Question
Loba Law owns and operates her own business manufacturing baking sets, which she then sells to six merchandising firms. The list price of a baking
Loba Law owns and operates her own business manufacturing baking sets, which she then sells to six merchandising firms. The list price of a baking set is $40, and the full manufacturing costs are $28. Loba's salespeople receive a commission on sales, but the commission is based on number of orders taken, not on sales revenue generated or number of units sold. Salespeople receive a commission of $15 per order, in addition to their regular salary.
Loba manufactures her baking sets based on anticipated demand. She always carries an inventory of her baking sets, so rush orders do not result in any extra manufacturing costs over and above the $28 per unit. Loba ships her products to customers at no additional charge for either regular or expedited delivery, even though she often does incur significantly higher costs for expedited deliveries. Customers occasionally return shipments, and the Loba subtracts these returns from gross revenue.
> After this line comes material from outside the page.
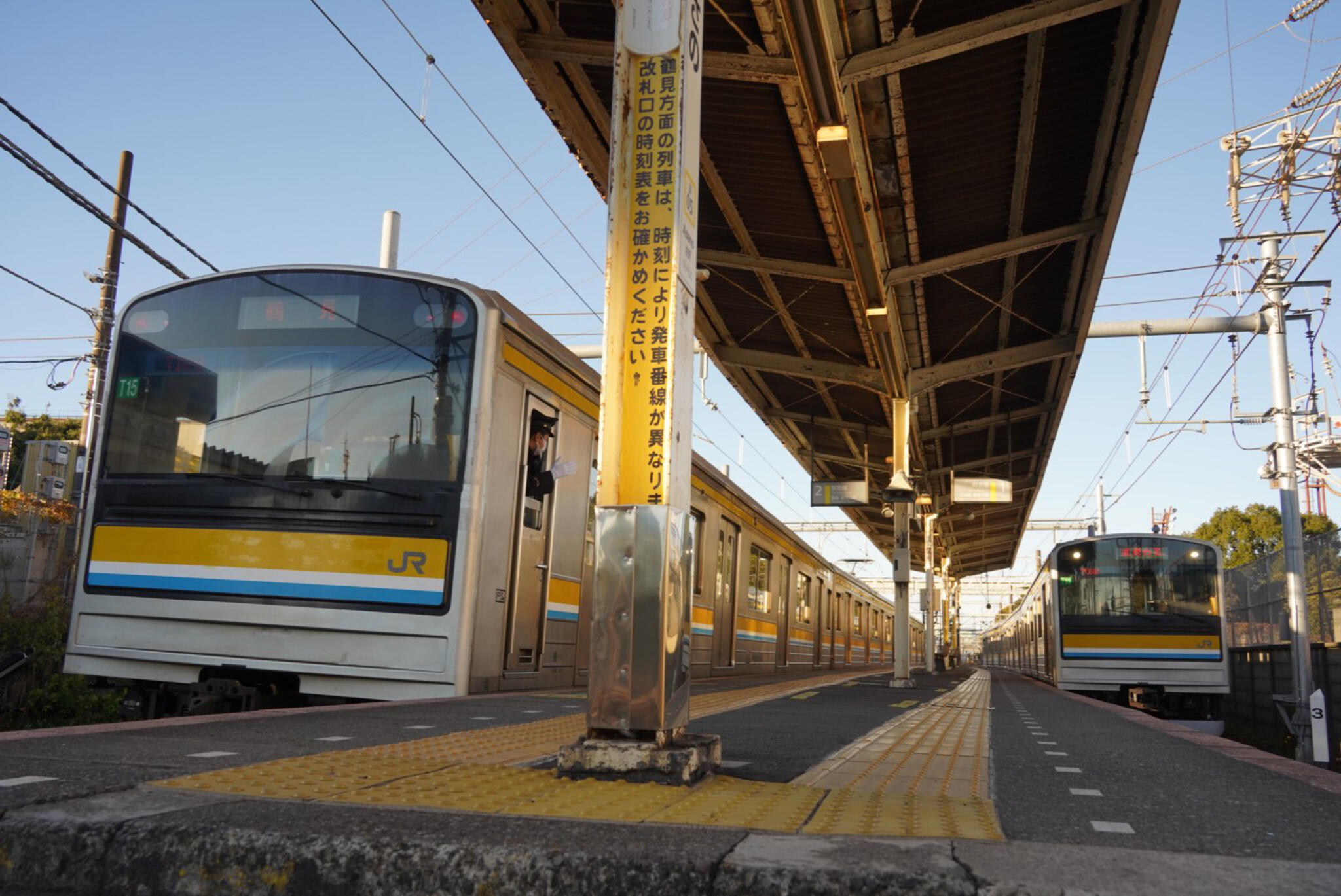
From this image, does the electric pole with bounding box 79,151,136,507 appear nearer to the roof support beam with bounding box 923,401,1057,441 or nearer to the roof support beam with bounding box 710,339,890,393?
the roof support beam with bounding box 710,339,890,393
The customers are not charged a restocking fee for returns.
Budgeted (expected) customer-level cost driver rates are:
Order taking (excluding sales commission) | $18 per order |
Product handling | $2.20 per unit |
Delivery | $1.50 per mile driven |
Expedited (rush) delivery | $160 per shipment |
Restocking | $45 per returned shipment |
Visits to customers | $130 per customer |
Because salespeople are paid $15 commission per order, they often break up large orders into multiple smaller orders. This practice reduces the actual order-taking cost by $9 per smaller order (from $18 per order to $9 per order) because the smaller orders are all written at the same time. This lower cost rate is not included in budgeted rates because salespeople create smaller orders without telling management or the accounting department. All other actual costs are the same as budgeted costs.
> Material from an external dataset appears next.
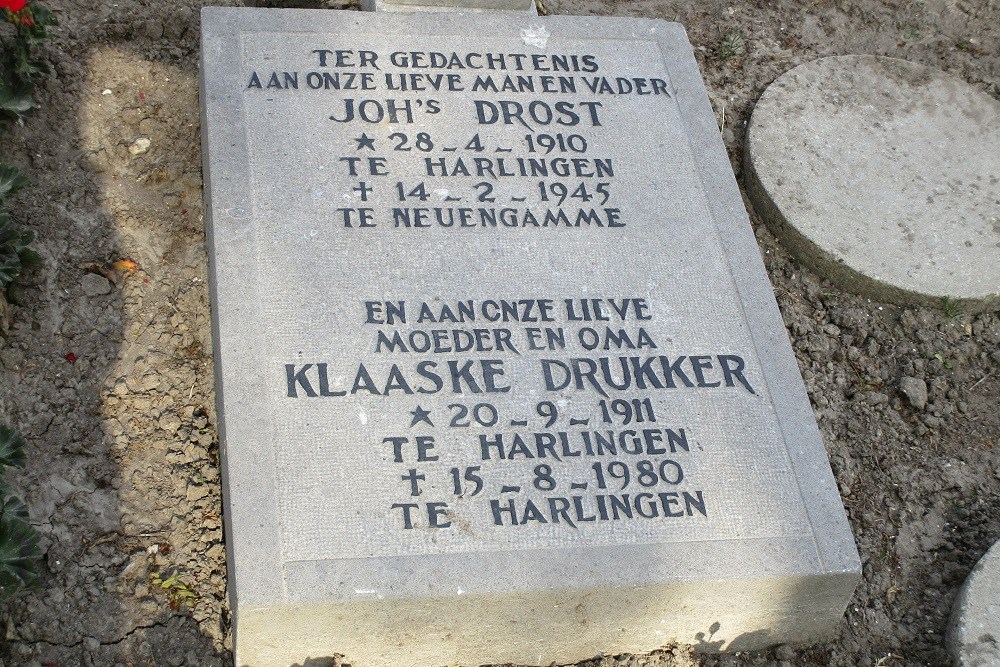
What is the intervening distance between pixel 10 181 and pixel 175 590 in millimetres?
1380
Information about Veronicas clients follows:
| JD | HC | BF | PF | HD | PD |
Total number of units purchased | 225 | 520 | 295 | 110 | 390 | 1,050 |
Number of actual orders | 5 | 20 | 4 | 6 | 9 | 18 |
Number of written orders | 10 | 20* | 9 | 12 | 24 | 36 |
Total number of miles driven to deliver all products | 360 | 580 | 350 | 220 | 790 | 850 |
Total number of units returned | 15 | 40 | 0 | 0 | 35 | 40 |
Number of returned shipments | 3 | 2 | 0 | 0 | 1 | 5 |
Number of expedited deliveries | 0 | 8 | 0 | 0 | 3 | 4 |
* Because HC places 20 separate orders, its order costs are always $18 per order. All other orders are multiple smaller orders and so have actual order costs of $9 each. |
Required:
- Classify each of the customer-level operating costs as a customer output unitlevel, customer batch-level, or customer-sustaining cost.
- Using the preceding information, calculate the expected customer-level operating income for Loba's six customers. Use the number of written orders at $18 each to calculate expected order costs.
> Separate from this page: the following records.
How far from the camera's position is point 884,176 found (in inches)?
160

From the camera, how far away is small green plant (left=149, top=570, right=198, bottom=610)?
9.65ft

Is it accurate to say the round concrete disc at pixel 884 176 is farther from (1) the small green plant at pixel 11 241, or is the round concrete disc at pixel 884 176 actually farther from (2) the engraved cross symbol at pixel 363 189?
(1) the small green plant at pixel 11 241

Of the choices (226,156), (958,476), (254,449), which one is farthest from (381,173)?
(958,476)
- (a) Recalculate the customer-level operating income using the number of written orders but at their actual $9 cost per order instead of $18 (except for HC, whose actual cost is always $18 per order) (b) How will Loba evaluate customer-level operating cost performance this period?
- Recalculate the customer-level operating income if salespeople had not broken up actual orders into multiple smaller orders. Dont forget to also adjust sales commissions.
(a) How is the behavior of the salespeople affecting the profit of the business? Is their behavior ethical? (b) What could Loba do to change the behavior of her salespeople?